Voting in a country that consumes worlds and punishes you for protesting it

Hmm, who do I vote for this year? In my country, they say you really only have two options. They say one option is hell and the other salvation. They say not voting for one means voting for the other. They say that who you vote for says everything that needs to be said about your personality, ethics, and intelligence. 

I say that I really have two terrible decisions before me. The first is whether to vote or not. In my country, doing so feels like riding atop a gigantic, planet-consuming meteor, tugging it gently while saying, “Hey, I want you to go that way please.” The second is who to vote for. If we assume that we do in fact only have two options, this feels like deciding between gently tugging the meteor toward a planet of women and children or gently tugging it toward a star which would then explode and engulf the nearby planet of women and children. 

It is cosmic. At once, I feel unconsenting, pinned atop the meteor and distracted by Tik Tok—another star is born!—watching as the galactic force consumes another world in my name. And yet I also feel that as I write this—chilling at my L-shaped desk, double monitors, rain, not bombs, falling outside—already much has been said about distance. I’m a privileged bystander, that much is true. Yet I feel the gravity on the tides of my attention. Toward home, toward war. Comfort, desperation. Complicity, innocence. 

Back to my terrible decisions, then. First, do I vote? 

I will, but why? 

I will vote because my country can build worlds too. I will vote if for no other reason than to thank those who helped build the world into which I was born. Gratitude, to those who came before, for helping create the world with poetry, food with friends and family, and the Tik Tok algorithm. To be properly gracious, I feel I must give an opinion on the world that we can create next. 

I will vote because I want those of my country to know that we should continue this little experiment in this miniscule corner of this speck in the universe. We have work to do!

If, at the moment I cast my ballot, it feels as if I’ve whispered directions to a passing comet, I will still feel I’ve confirmed that everything my country’s people have accomplished up until this point does not have to be in vain.

The feeling of vindication—atomic and communicable—will live alongside the feeling of despair—universal and unstoppable.

My country can build and destroy worlds. So then, who should command it? 

One planet I know I don’t live on is the one with Donald Trump and Joe Biden. Their worlds—both the ones they come from and the ones they seek to create—are not mine. I say their worlds are not ours either. In their worlds, truth is made of dark matter. One man’s world is a black hole, eating everything and producing nothing. Another man’s world is a red giant, blowing up and not fading away.  

Yet these two men stand beside the world-builder/destroyer that is my country—the same damn meteor as me—waiting to see who will assume control. 

I will give neither of them my vote. 

I dare not protest too much though! Unfortunately, I live in a country where even peaceful protest is a pathway to a world of penalty and punishment. This is a world I’m not familiar with, but one I can easily find myself in.  

World-building involves disagreement, disapproval, and discord. To build a world without these—see the men above—is to create the shooting star that does not stop when it comes across a planet of women and children.
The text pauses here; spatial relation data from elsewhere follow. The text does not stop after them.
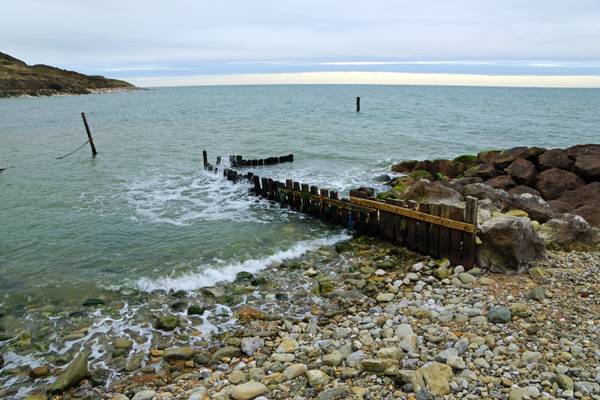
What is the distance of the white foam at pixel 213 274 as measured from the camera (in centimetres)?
1004

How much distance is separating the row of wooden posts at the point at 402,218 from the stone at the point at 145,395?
7227 mm

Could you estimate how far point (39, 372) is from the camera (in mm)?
6910

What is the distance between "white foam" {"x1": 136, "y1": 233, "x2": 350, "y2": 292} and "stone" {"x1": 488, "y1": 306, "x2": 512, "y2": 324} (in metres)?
5.56

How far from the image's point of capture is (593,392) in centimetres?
516

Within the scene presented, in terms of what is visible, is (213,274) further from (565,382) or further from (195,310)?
(565,382)

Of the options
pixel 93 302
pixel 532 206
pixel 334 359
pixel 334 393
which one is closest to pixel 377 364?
pixel 334 359

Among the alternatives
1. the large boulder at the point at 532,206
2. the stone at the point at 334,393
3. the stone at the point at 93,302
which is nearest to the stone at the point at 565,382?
the stone at the point at 334,393

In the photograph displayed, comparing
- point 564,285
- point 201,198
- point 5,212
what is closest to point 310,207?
point 201,198

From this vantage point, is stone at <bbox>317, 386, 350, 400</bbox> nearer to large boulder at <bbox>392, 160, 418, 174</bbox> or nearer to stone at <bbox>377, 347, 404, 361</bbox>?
stone at <bbox>377, 347, 404, 361</bbox>

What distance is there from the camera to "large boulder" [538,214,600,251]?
10.2 metres

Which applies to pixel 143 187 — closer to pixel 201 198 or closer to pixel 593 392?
pixel 201 198

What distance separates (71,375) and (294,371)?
364 cm

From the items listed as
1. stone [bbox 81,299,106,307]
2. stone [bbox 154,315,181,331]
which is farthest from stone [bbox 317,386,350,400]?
stone [bbox 81,299,106,307]

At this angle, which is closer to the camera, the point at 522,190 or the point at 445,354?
the point at 445,354
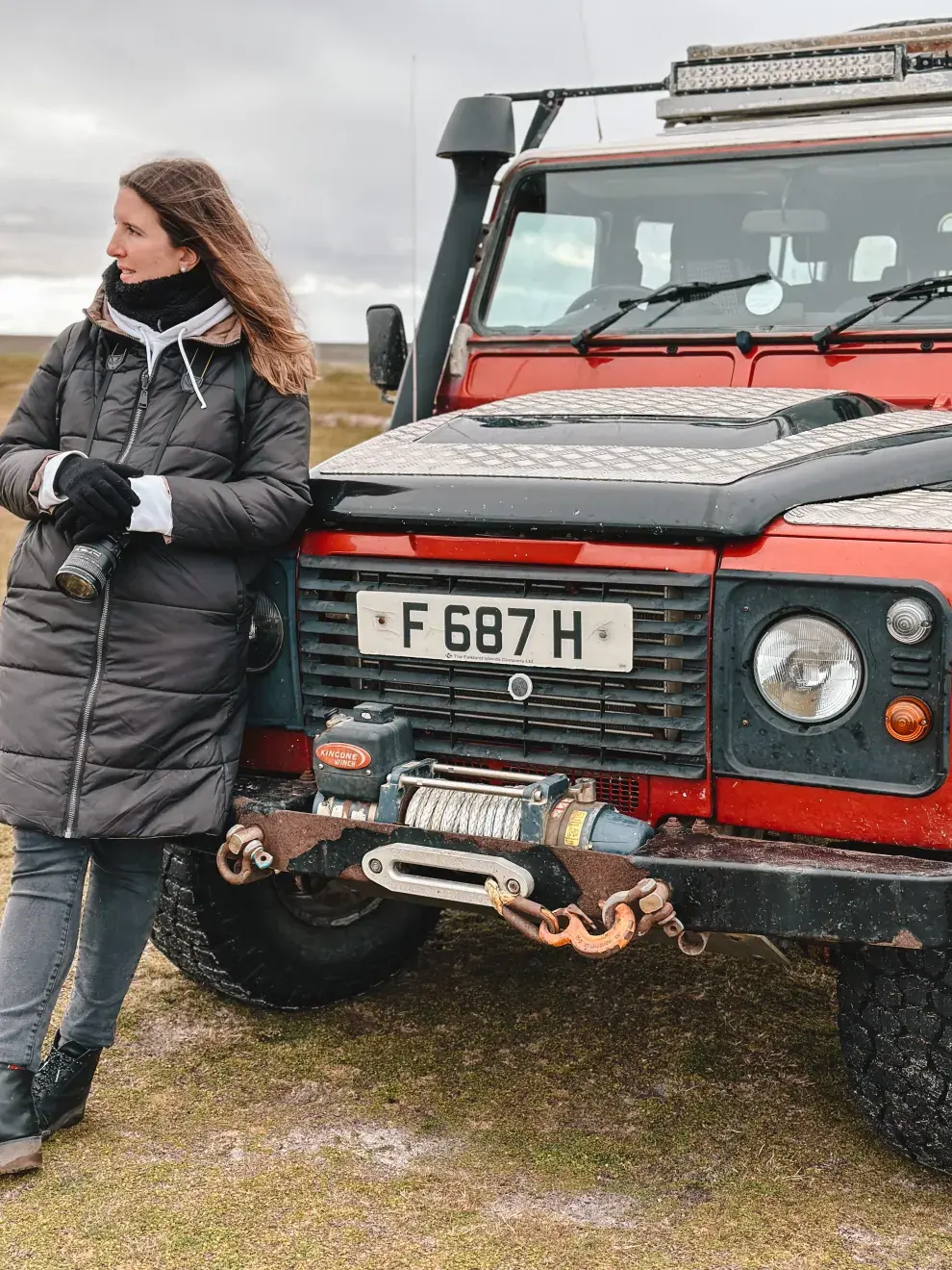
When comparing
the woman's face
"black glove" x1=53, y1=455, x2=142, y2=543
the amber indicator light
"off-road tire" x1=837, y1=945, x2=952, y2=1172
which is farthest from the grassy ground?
the woman's face

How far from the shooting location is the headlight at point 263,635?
10.9 feet

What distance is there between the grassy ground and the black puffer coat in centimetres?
74

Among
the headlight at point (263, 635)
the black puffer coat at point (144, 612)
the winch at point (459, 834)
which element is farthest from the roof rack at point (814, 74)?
the winch at point (459, 834)

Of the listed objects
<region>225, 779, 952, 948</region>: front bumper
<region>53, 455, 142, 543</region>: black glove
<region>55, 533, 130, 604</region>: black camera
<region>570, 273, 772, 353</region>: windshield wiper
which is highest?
<region>570, 273, 772, 353</region>: windshield wiper

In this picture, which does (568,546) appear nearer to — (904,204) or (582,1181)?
(582,1181)

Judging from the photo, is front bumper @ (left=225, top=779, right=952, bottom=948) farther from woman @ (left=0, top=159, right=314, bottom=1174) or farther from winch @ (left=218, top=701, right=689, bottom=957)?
woman @ (left=0, top=159, right=314, bottom=1174)

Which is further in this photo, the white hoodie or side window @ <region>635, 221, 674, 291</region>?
side window @ <region>635, 221, 674, 291</region>

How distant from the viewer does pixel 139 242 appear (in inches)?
125

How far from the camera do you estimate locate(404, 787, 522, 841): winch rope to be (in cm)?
282

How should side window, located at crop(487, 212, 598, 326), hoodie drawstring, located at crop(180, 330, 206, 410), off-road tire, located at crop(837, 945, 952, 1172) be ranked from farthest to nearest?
1. side window, located at crop(487, 212, 598, 326)
2. hoodie drawstring, located at crop(180, 330, 206, 410)
3. off-road tire, located at crop(837, 945, 952, 1172)

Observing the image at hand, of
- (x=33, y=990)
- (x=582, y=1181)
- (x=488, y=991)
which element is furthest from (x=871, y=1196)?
(x=33, y=990)

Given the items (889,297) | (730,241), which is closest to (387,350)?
(730,241)

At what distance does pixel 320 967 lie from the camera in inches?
154

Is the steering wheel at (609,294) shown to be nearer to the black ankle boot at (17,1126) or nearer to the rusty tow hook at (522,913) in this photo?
the rusty tow hook at (522,913)
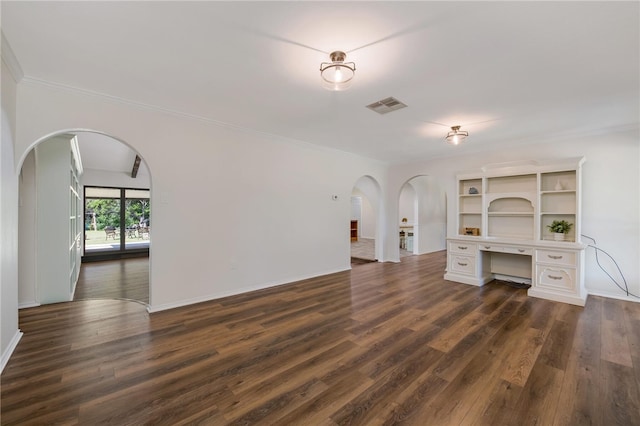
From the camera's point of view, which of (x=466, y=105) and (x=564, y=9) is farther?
(x=466, y=105)

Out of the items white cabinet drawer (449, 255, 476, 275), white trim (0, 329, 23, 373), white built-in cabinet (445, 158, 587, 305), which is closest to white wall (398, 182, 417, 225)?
white built-in cabinet (445, 158, 587, 305)

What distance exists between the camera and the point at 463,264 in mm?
5109

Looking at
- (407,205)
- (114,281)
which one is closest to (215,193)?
(114,281)

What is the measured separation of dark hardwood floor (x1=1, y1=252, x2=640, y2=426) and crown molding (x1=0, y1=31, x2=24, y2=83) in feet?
8.49

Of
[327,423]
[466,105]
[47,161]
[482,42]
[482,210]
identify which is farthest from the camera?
[482,210]

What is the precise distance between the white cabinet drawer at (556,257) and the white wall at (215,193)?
11.8 feet

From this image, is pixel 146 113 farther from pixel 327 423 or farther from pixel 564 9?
pixel 564 9

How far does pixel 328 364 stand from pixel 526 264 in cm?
454

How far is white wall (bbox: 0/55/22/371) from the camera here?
2.29 metres

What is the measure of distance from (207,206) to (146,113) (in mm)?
1406

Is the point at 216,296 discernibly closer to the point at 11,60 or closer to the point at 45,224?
the point at 45,224

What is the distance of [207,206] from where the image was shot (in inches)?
157

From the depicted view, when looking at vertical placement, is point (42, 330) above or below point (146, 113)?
below

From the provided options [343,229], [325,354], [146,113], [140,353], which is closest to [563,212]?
[343,229]
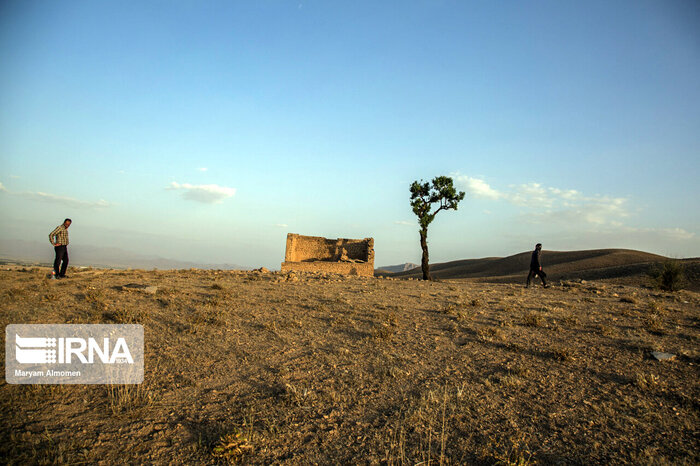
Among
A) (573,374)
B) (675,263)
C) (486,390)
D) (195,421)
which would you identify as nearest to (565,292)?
(675,263)

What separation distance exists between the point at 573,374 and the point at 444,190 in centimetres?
2119

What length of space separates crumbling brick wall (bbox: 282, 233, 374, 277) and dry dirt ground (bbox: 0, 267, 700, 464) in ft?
49.5

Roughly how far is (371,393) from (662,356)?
5285 millimetres

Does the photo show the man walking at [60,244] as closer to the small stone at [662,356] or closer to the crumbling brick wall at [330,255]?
the crumbling brick wall at [330,255]

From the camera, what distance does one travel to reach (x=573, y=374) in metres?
5.54

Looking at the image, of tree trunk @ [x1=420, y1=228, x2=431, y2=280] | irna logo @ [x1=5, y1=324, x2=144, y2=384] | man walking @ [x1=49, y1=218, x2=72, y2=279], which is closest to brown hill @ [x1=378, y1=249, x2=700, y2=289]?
tree trunk @ [x1=420, y1=228, x2=431, y2=280]

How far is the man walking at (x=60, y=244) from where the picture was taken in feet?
44.0

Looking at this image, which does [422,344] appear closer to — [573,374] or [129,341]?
[573,374]

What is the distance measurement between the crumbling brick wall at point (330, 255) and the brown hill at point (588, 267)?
642 inches

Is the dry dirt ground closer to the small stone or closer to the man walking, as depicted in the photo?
the small stone

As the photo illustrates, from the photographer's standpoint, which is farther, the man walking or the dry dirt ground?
the man walking

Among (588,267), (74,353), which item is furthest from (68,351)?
(588,267)

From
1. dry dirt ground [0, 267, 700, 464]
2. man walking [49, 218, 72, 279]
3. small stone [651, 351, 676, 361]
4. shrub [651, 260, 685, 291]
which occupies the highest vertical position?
man walking [49, 218, 72, 279]

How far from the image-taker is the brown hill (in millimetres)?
26297
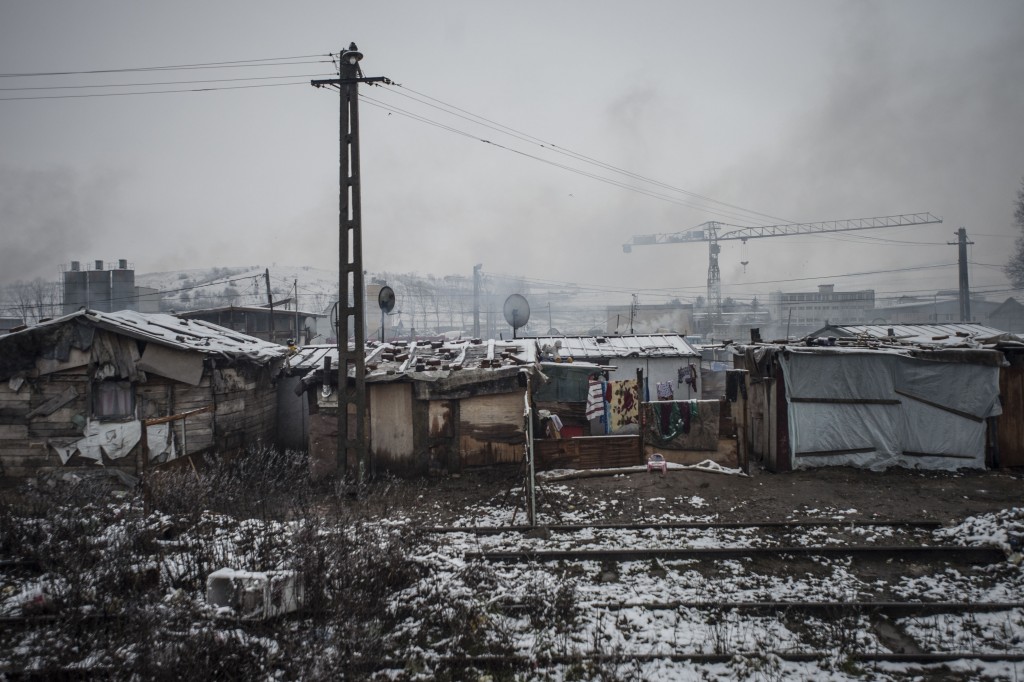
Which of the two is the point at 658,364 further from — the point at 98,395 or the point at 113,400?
the point at 98,395

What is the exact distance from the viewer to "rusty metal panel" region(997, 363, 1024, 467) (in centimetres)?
1185

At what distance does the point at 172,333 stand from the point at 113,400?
1.89 meters

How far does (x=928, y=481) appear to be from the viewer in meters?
11.1

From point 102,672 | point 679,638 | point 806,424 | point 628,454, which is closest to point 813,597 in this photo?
point 679,638

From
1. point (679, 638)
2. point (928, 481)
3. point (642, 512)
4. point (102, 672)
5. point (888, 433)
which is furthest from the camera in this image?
point (888, 433)

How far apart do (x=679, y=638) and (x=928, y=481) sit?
9198 millimetres

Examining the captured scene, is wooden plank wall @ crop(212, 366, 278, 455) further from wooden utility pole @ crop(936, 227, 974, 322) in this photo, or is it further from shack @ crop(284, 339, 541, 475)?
wooden utility pole @ crop(936, 227, 974, 322)

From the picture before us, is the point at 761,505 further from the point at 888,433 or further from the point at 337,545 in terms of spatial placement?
the point at 337,545

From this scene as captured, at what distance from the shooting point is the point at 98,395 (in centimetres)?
1152

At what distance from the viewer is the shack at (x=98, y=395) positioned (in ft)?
36.9

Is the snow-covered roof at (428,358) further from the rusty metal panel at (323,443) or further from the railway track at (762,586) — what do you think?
the railway track at (762,586)

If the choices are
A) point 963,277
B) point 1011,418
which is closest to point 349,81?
point 1011,418

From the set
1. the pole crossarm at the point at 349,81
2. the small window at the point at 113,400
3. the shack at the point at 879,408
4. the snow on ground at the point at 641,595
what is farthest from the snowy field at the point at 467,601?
the pole crossarm at the point at 349,81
I want to build a world with balance, morality, and respect. My country, the meteor that can seed or destroy a world, is led by too many people with no balance of truth, no ethical code, and no respect for life. I want a world with protest and celebration. I want rebirth without murder, and I want gravity without chains.

Voting is just a small part of building that world, but the decisions around it feel linked to the cosmos. Casting a ballot can feel worthless, and yet we need it to guide our galactic journey. 

The other parts of that world-building, not-destroying project are information and conversation. What should we talk about next? There’s hope for humanity as long as we have the tools and the discussion. We can right our wrongs.  

My country is like a world-eater, no matter who you vote for. What wrongs should we right next?